What last night shows, folks, is that comeflorismo is not just an ethical position. It's also, just as importantly, a pragmatic stance - one you adopt because it is more likely to actually work than any of the alternatives. We've learned since April 2002...well, some of us have learned...

There are lots of obstacles ahead - but over the last few days we've seen why the moderates had it right all along.

June 3, 2004

Elections Council Speaks: There are enough signatures for a Chavez Recall

Union Radio:
The President of the National Electoral Board, Jorge Rodriguez, announced at 4:15 p.m. today the preliminary results "which show a clear tendency" on the signature verification process to convene a vote to recall the president. He said there are 2,451,821 valid signatures to demand a recall, and 2,436,083 were required.

If this is so, there has to be a referendum: article 21 of the rules explicitly rule out any further verifications after this point. Chavez will give a speech within the next hour - think of it as a campaign launch.

Pro-Chavez Radicals Lash Out Against the Media

The situation at El Nacional is, for some reason, not being reported anywhere. Sources inside the newspaper's headquarters say journalists are trapped in their offices while aggressive chavista groups roam around freely inside the building. A truck was burned just outside, and the fire department has just arrived on the scene. There is also an unconfirmed report that the newspaper's printing press has been set on fire. (We'll know if it was true tomorrow morning!)

Earlier this afternoon, Pro-Chavez gunmen attacked the opposition-controlled Greater Caracas City Hall, downtown, using an submachine gun at one point.

A similar situation was reported at RCTV, the opposition controlled channel 2.

The anti-independent media incitement in the pro-government stations has been particularly intense over the last few days.

Gaviria remains convinced a recall will happen, but for now, the nation just awaits Chavez's speech on hooks ant tenters.

The government hardliners were never going to go down without a fight. But how far will it spread?


Globovision has just reported on the situation at El Nacional but says it is now "under control."

Mixed signals

It's too confusing trying to read the decision process inside the government, there are too many mixed signals. Perhaps the debate inside Chavismo is swinging back against allowing a referendum. The police raids at CNE last night and the on-going novela with the Signators From The Other Side of The Grave all point that way, as do many of the caveats in government statements. Today, there is violence by chavista gangs reported at several locations in Caracas, including an assault against the opposition-controlled Greater Caracas City Hall where sub-machine guns were reportedly used to shoot up the building.

Radio Nacional de Venezuela is still sounding dovish, preparing its audience for a referendum, but VTV has reverted to Taliban form.

Chavez will speak to the nation in a little under three hours. At a public rally in front of his supporters. It's not the kind of platform one chooses to make retractions or concessions...is it?

## Set problem 1
Answer from the Venezuela recall post.
(a) How many valid signatures did Jorge Rodriguez announce?
(b) Which channel does the post call the opposition controlled channel 2?
(c) Where will Chavez speak to the nation?
## Set problem 2
Rewrite the Venezuela recall post, starting with "Globovision has just" and going on through "up the building.", and substitute "A local station" for "Globovision".
Work only from the Venezuela recall post, not from the material.

## Available data
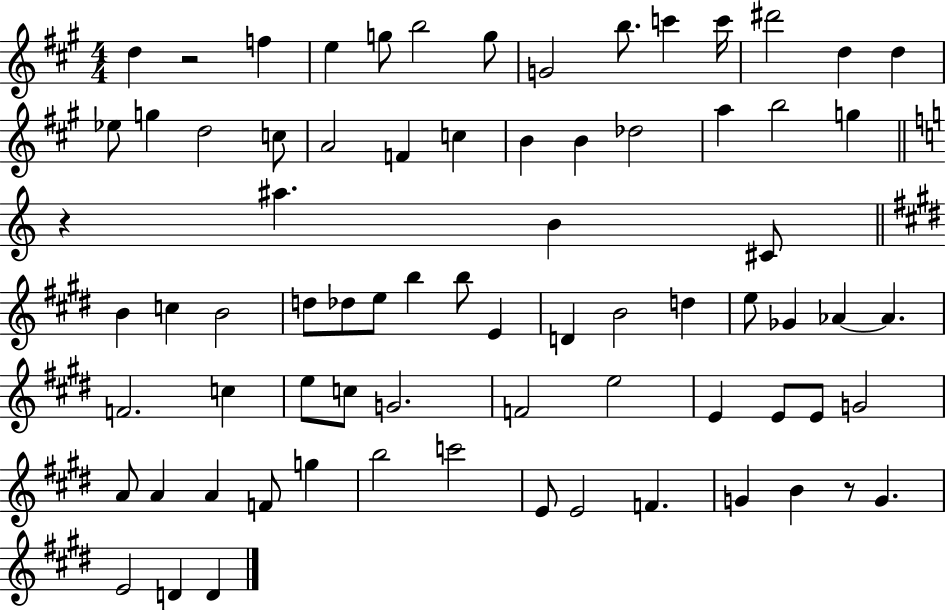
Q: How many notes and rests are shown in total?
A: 75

## Written answer 1
(a) 2,451,821
(b) RCTV
(c) At a public rally in front of his supporters

## Written answer 2
A local station has just reported on the situation at El Nacional but says it is now "under control."

Mixed signals

It's too confusing trying to read the decision process inside the government, there are too many mixed signals. Perhaps the debate inside Chavismo is swinging back against allowing a referendum. The police raids at CNE last night and the on-going novela with the Signators From The Other Side of The Grave all point that way, as do many of the caveats in government statements. Today, there is violence by chavista gangs reported at several locations in Caracas, including an assault against the opposition-controlled Greater Caracas City Hall where sub-machine guns were reportedly used to shoot up the building.